To make the battuto, chop the vegetables finely with a sharp knife or food processor, then heat the olive oil in a large, heavy-bottomed pot. Add the chopped vegetables and cook over medium heat, stirring often, until they are soft. Add the remaining ingredients (including the strained porcini soaking broth) and bring to a boil. Turn down and simmer, partially covered, for about two hours (stirring every so often), or until the sauce has cooked down. Taste for seasoning.
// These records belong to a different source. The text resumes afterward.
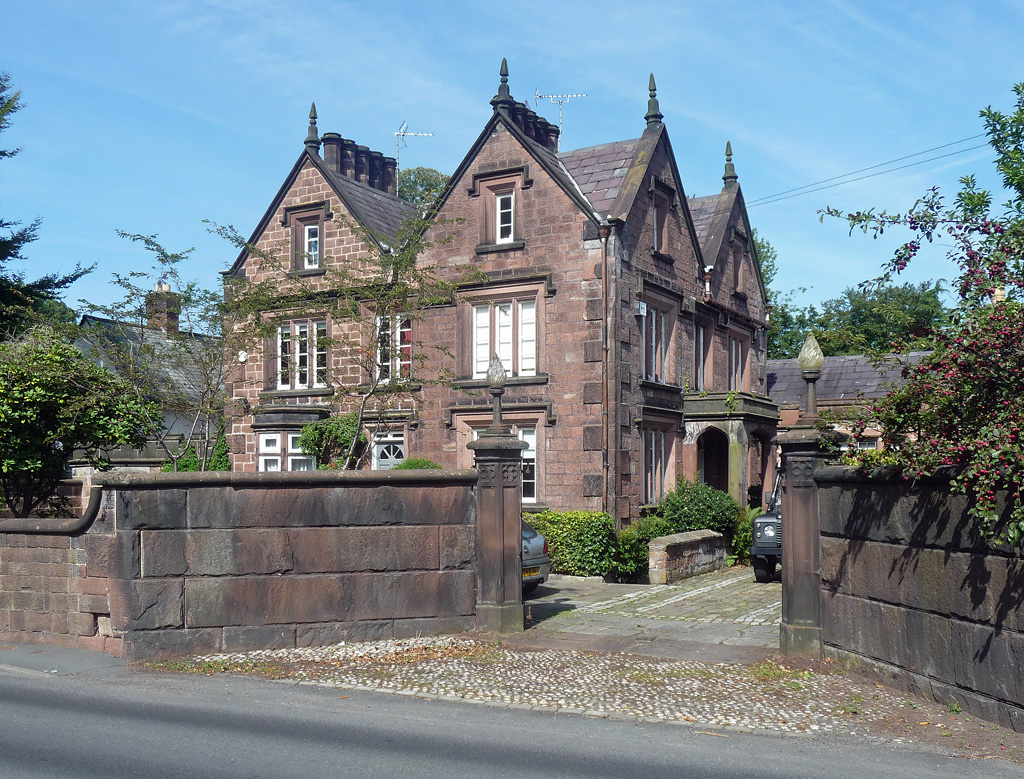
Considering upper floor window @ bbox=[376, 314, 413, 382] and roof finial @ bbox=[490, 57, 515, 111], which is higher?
roof finial @ bbox=[490, 57, 515, 111]

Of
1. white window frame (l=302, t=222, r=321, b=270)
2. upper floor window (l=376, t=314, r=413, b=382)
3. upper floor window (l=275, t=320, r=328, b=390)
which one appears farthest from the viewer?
white window frame (l=302, t=222, r=321, b=270)

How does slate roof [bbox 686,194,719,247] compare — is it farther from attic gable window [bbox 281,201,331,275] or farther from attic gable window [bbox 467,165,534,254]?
attic gable window [bbox 281,201,331,275]

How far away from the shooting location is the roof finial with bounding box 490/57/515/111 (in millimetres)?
23375

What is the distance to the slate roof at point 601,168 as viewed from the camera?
22.9m

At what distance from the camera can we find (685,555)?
19984 millimetres

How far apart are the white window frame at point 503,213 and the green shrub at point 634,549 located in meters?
7.55

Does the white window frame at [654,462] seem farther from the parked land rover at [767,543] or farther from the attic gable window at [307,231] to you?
the attic gable window at [307,231]

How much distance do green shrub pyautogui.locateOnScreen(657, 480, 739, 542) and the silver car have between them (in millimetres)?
6792

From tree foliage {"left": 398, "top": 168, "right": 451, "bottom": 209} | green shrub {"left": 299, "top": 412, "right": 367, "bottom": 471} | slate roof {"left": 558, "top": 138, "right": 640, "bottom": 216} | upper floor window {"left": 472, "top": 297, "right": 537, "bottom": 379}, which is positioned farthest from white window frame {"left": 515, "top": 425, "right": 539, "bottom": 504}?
tree foliage {"left": 398, "top": 168, "right": 451, "bottom": 209}

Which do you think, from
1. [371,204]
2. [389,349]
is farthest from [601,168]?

*****************************************************************************

BRYANNA’S QUICK TOFU "RICOTTA CHEESE" makes three generous cups

1 and 1/2 lbs. Regular medium-firm tofu, drained and well-mashed
1/2 c. plus 1 T. soymilk
3/4 tsp. salt

Mix all ingredients together in a bowl and refrigerate.

Double this recipe for the lasagne:
BRYANNA’S “WHITE CHEESE SAUCE” makes 2 generous c.
This is adapted from a recipe in my first book, “The Almost No-Fat Cookbook”.

(wheat-free and can be soy-free)

This sauce is delicious on steamed vegetables or macaroni, and can be used to top a casserole and broiled or baked to brown the top a little.

1 c. water
1 medium potato (about 4 oz.), peeled and chunked
1/2 a medium onion, peeled and chunked
1/3 c. raw cashew pieces OR 1/2-3/4 c. medium-firm tofu or extra-firm SILKEN tofu
2 T. sesame tahini
1/4c. nutritional yeast flakes
1 T. lemon juice
1 tsp. salt
1/4 tsp. garlic granules

Simmer the potato and onion in a small saucepan with the water, covered, for about 10 minutes, or until the potato is tender. Add to the blender container with the remaining ingredients. Blend until VERY smooth. Use immediately or refrigerate, covered for up to a week. (Reheat over gentle heat.)